Does this matter ? Due to the COW nature of BTRFS if a transaction is interrupted (by an unclean shutdown) the transaction data are all lost. Am I missing something ?

What I want to understand, is if it is possible to log only the "partial stripe"  RMW cycle.

> 
> Taking a raid5 setup with 3 disks as an example, doing an overwrite
> of 4k will log 4K(data) + 64K(parity).
> 
>>>
>>>> - in the past I thought that it would be sufficient to log only the stripe position involved by a RMW cycle, and then start a scrub on these stripes in case of an unclean shutdown: do you think that it is feasible ?
>>>
>>> An unclean shutdown causes inconsistence between data and parity, so
>>> scrub won't help as it's not able to tell which one (data or parity)

__Direction A__
Edit the records, starting with the line that contains "Based on this" and continuing through the end of the records, so that "camera" is replaced by "viewer" and nothing else changes. Return only those lines.
The forum thread above and the records that follow are independent of each other.

Records of spatial reasoning questions

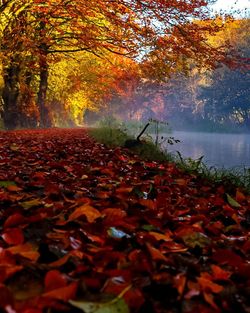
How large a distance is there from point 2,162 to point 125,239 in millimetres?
3185

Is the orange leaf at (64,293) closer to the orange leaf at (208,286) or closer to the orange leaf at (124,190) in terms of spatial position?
the orange leaf at (208,286)

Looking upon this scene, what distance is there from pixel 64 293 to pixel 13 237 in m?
0.64

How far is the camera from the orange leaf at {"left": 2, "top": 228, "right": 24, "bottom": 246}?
5.69 feet

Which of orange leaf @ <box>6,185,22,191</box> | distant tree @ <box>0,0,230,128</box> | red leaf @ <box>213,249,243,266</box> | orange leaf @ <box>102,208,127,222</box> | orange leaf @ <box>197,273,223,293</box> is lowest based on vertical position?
red leaf @ <box>213,249,243,266</box>

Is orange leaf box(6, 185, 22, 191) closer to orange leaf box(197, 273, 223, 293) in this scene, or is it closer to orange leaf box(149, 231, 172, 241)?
orange leaf box(149, 231, 172, 241)

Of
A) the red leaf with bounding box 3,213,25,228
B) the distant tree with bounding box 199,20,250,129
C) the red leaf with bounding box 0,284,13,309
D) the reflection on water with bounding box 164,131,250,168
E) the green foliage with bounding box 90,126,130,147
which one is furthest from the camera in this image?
the distant tree with bounding box 199,20,250,129

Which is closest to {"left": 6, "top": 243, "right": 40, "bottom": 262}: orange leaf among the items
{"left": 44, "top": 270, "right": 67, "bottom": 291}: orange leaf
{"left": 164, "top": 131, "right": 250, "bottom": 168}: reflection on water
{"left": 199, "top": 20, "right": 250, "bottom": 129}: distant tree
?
{"left": 44, "top": 270, "right": 67, "bottom": 291}: orange leaf

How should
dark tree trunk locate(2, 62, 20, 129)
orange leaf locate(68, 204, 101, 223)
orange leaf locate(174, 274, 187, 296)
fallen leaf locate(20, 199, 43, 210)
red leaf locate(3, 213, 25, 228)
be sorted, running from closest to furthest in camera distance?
orange leaf locate(174, 274, 187, 296) < red leaf locate(3, 213, 25, 228) < orange leaf locate(68, 204, 101, 223) < fallen leaf locate(20, 199, 43, 210) < dark tree trunk locate(2, 62, 20, 129)

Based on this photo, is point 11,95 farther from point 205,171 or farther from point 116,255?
point 116,255

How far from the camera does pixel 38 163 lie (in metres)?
4.82

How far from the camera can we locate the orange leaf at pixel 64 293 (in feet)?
3.90

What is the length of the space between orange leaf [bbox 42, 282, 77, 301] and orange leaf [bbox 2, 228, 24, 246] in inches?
22.8

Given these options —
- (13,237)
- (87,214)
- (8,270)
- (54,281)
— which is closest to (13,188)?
(87,214)

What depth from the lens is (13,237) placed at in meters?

__Direction B__
In the forum thread on BTRFS raid5, how much is logged for a 4K overwrite in a three-disk raid5 setup?

__Full solution A__
Based on this photo, is point 11,95 farther from point 205,171 or farther from point 116,255?
point 116,255

How far from the viewer does pixel 38 163 lie (in metres)?
4.82

How far from the viewer can we locate the orange leaf at pixel 64 293 (in feet)?
3.90

What is the length of the space between orange leaf [bbox 42, 282, 77, 301] and orange leaf [bbox 2, 228, 24, 246] in inches?
22.8

Given these options —
- (13,237)
- (87,214)
- (8,270)
- (54,281)
— which is closest to (13,188)?
(87,214)

What depth from the lens is (13,237) placed at in meters?

__Full solution B__
4K of data plus 64K of parity.